Text excerpt:
== Segment start ==

Saturday, August 2, 2014

Texas Birding: The Final Chapter and No Room for Tears

Even though the solid birding continued through the Bolivar Flats and in Galveston Bay, the smell of the sea and the thrill of new birds could not dissuade a rising feeling in my gut. No, this was not the same familiar gut feeling that came after eating at too many roadside diners. This was a pain of sadness, of melancholy, for I knew my time in Texas was drawing to a close. I knew there were still birds to see, but also plenty for which I had passed the opportunity to see. Luck had not provided Brown Jays nor Mexican Crows nor Becards, and I failed to turn up Red-billed Pigeon through my own endeavors. That wasn't even the worst of it. Purple Gallinule and Fulvous-whistling Duck both continued to elude me, as did Ringed Kingfisher. While I was eagerly anticipating a return to civilization, booze refills, and showers in Austin, I mourned the continued absence of these birds from my life, a life that already lacks big piles of cash, big piles of babes, and big piles of jet skiis. Surely I could get at least one more bird?
There was one last glimmer of hope between Galveston and Austin, one faint possibility of grabbing a figurative toothpick (the worst kind, by the way) and snatching just a little bit more victory from between the teeth of the jaws of defeat. 
Brazos Bend SP had a solid eBird list, it was reasonably en route, and it had one of my truant target species listed there. The first bird I saw was not such a target bird, but an FOY Mississippi Kite is a pretty sweet flyover, even if it's a silhouette. These birds are singularly attractive, and I need to pay them a visit at their tiny breeding spot in St. David, AZ again.


Brazos Bend is pretty well known in the Texas birding circles, especially for an inland site, but to an outsider it had no notoriety relative to the famous coastal or river valley sites. The layout is more or less similar to other state parks one would expect in such areas, several vegetated lakes with grassy walkways bordered by thick deciduous woods. It goes without saying, this being a Texas park, that there were also Purple Martin colonies supported on the premises.



There is always an easiest way to do a thing, and then a panoply of comparatively easy ways to do that same thing. Seldom do I land anywhere on that spectrum.

== Segment end ==

Saved entries
== Segment start ==

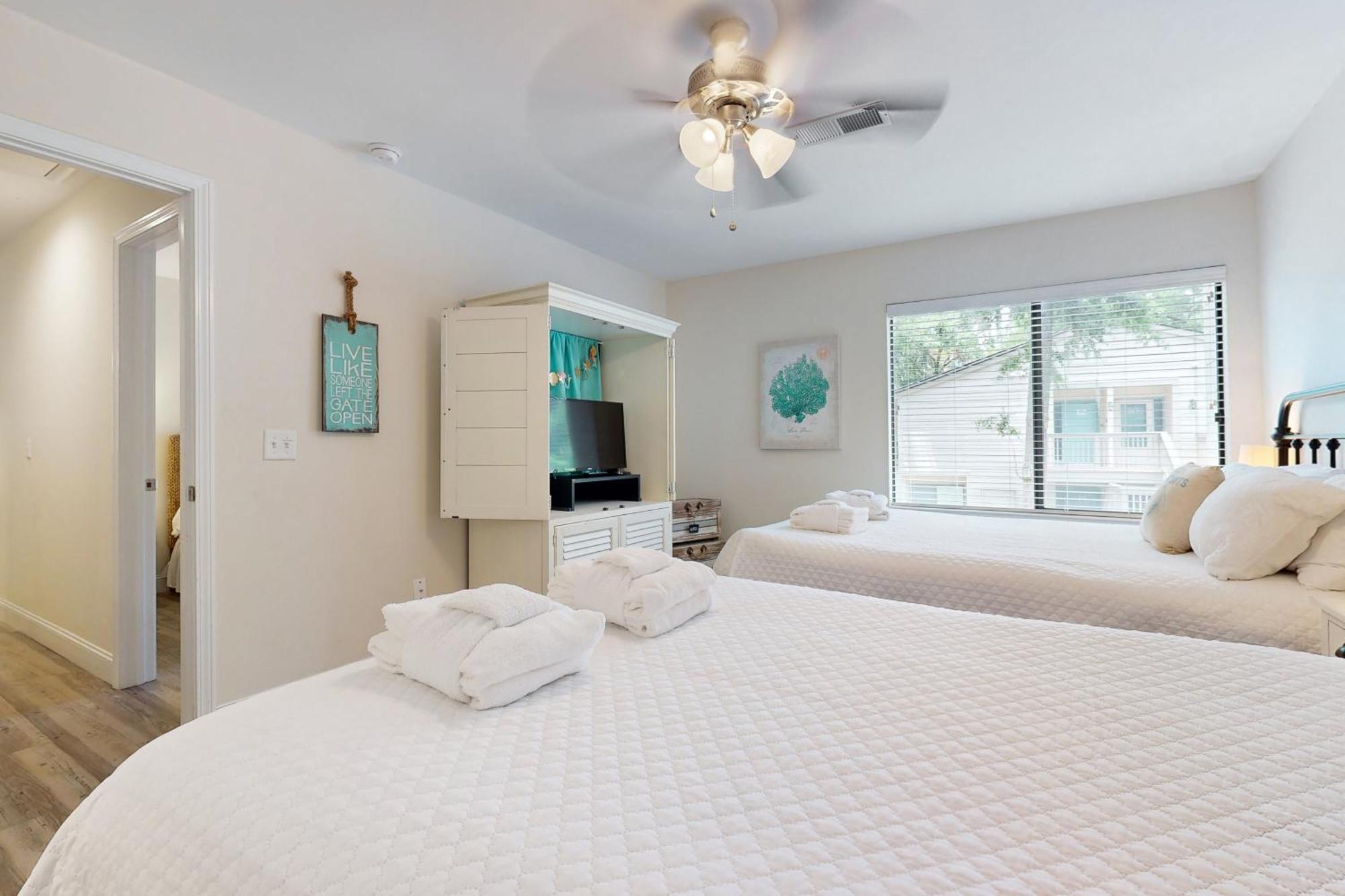 Forest Gardens Hilton Head Island Δωμάτιο φωτογραφία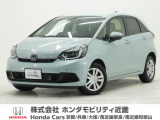 令和7年式 当社デモカー この度は当店の車両をごらん頂きましてありがとうございます。当店の販売車両はそのほとんどが自社での下取り車とデモカー(試乗車)から構成され、安心してご購入いただけますよ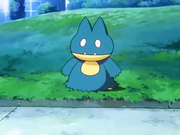 P07 Munchlax (2).png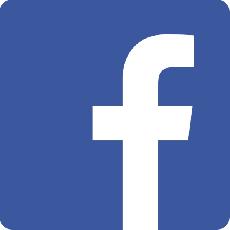 Facebook k jdlu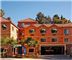 Comfort Inn and Suites Hollyw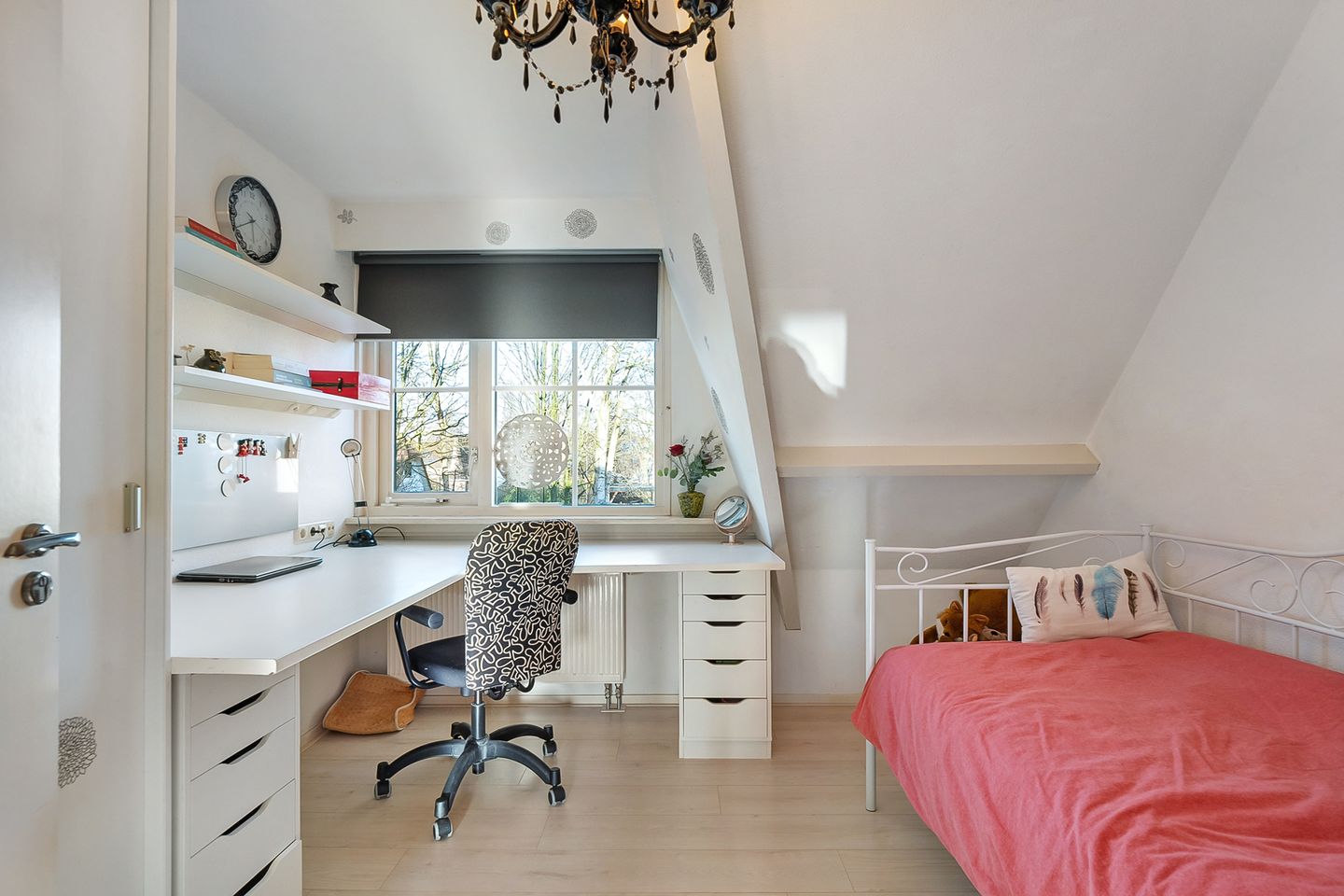 Foto 64 van Het eenspan 12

== Segment end ==

Exercise instructions:
1: List every bird species that the Texas birding post names as one the writer had missed or failed to find.
2: According to the Texas birding post, what was the first bird seen at Brazos Bend SP?
3: Carry the Texas birding post forward from its final sentence.

Answers to the exercise:
1: Brown Jay, Mexican Crow, Becard, Red-billed Pigeon, Purple Gallinule, Fulvous-whistling Duck, Ringed Kingfisher

2: A Mississippi Kite, the first of the year, seen as a flyover silhouette.

3:
I hit Brazos Bend at about 1:00 in the pm and about 100° on the thermometer. This was impeccably poor timing even with a MIKI near the parking lot. Luckily the lugubrious pond reptiles didn't utilize watches, and thus didn't know any better. Red-eared Sliders were quite common at the water features, and sported varying amounts of home-grown salad on their trailers.


The Brazos Bend target bird would be in the same sort of muck as the hestian reptiles, so I spent the first hour or so circulating the lakes and putting some final touches on my two-week sunburn--I was determined my neck would peel like an onion, or die trying. A species of softshell turtle, maybe a Spiny, was surprisingly removed from its element, perhaps in a solar-charged attempt to rid itself of a discomforting collection of leeches.


The organization and maintenance around the Brazos lakes really was on point. Large willow and oak trees dripping with spanish moss lined the grassy expanses and many waders populated the densely-padded banks. Contemplative Anhingas surveyed overhead, pondering just exactly what the hell kind of bird they really want to be. 


There were no rare or unexpected waders, but Brazos boasted very respectable diversity, including the birds shown below and also two Ibis species and some other deemed unworthy of the camera.


I would also be remiss not in mentioning that the deeper, more open sloughs had some oversized aquatic lizards whose parents never taught them not to stare. The fellow shown below was maybe 5 feet long in total, which means he still has a few more years to go until sexual maturity. Five feet tall and sexually immature...we all remember that awkward age. 


The grassy, picnic type areas were productive as well, though they held little promise of new birds. Yellow-throated and White-eyed Vireos both sang from the thicker trees surrounding the openings, while Cardinals, Blue Jays, and Common Crows gave their same old shtick where they had the space. I know that any references to Poe on a bird blog should be accompanied by a photo of a Raven, but look at this Crow. It actually looks that eloquent, morose ol' necrophiliac. Maybe there's something to reincarnation after all. Maybe I anthropoemorphize too much.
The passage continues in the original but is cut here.